Why is Dchar not a standard character type in D?

Just by looking at the digitalmars.D.learn forum and the D related StackOverflow question, it seems to me that the main mistake for a beginner D programmer (including me) is the difference in the use and capabilities of char, wchar, dchar and related string types. This leads to the following problems:

I know that this should be for backward compatibility reasons and for developers who came with C ++ or C, but I think that a pretty convincing argument may be that this possible gain is compensated by the problems experienced by the same developers when they try to do something non-trivial with a char or string and expect it to work the same way as in C / C ++, only so that it does not work with difficult to debug methods.
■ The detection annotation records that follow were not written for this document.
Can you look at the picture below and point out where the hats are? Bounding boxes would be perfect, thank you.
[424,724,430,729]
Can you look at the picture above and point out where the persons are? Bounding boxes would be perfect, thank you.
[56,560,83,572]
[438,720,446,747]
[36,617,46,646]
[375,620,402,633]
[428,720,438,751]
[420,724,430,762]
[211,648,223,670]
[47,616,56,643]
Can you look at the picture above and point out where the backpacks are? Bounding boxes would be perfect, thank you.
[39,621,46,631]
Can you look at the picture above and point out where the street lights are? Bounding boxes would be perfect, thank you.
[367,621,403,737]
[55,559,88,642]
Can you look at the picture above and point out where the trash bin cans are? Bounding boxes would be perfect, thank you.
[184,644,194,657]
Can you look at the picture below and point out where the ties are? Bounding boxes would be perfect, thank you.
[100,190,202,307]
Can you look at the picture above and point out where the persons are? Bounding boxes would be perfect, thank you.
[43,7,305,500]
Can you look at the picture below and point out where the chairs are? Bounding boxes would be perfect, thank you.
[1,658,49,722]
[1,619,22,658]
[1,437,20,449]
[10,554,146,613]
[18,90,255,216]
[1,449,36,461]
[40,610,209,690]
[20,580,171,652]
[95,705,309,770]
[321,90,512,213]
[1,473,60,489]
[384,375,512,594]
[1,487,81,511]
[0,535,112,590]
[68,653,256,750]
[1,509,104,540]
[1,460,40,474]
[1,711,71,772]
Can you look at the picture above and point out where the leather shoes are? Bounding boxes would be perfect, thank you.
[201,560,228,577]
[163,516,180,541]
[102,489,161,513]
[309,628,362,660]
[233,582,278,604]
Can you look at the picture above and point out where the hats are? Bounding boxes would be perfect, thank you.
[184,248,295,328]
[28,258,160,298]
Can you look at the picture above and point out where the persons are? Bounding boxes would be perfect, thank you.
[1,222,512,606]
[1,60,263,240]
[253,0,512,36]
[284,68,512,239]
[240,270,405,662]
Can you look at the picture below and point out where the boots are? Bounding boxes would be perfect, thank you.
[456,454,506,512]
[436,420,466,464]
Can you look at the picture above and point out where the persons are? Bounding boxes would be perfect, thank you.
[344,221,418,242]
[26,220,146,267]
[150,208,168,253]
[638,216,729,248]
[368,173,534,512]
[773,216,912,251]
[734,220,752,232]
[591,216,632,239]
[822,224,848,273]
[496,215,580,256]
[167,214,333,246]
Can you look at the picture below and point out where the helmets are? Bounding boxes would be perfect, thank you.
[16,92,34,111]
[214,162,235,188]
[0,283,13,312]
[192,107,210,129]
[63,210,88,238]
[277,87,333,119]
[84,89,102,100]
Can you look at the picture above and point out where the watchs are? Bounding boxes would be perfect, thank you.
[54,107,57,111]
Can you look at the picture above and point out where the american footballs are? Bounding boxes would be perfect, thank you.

To fix many of these problems, I saw experienced D community members occasionally tell inexperienced developers to use dchar to avoid such issues, which raises the question of why char is not a 32-bit Unicode character by default, with 8-bit characters ASCII attributed to achar or the like, to be affected only when necessary

+7
source share
3 answers

Personally, I am sorry that char does not exist and that instead of char , wchar and dchar we had something like utf8 , utf16 and utf32 . Then everyone would immediately have to realize that char not something that should be used for individual characters, but that’s not how it was. I would say that it is almost certain that char was just taken from C / C ++, and then others were added to improve Unicode support. After all, with char there is nothing fundamentally wrong. Just so many programmers mistakenly understand that char always a symbol (which is not necessarily true even in C / C ++). But Walter Bright is very well versed in Unicode and seems to think everyone else should, too, so he seeks to make decisions regarding Unicode that work very well if you understand Unicode but don't work very well if you don't ( and most programmers do not). D pretty much forces you to come to at least a basic understanding of Unicode, which is not so bad, but it causes some people.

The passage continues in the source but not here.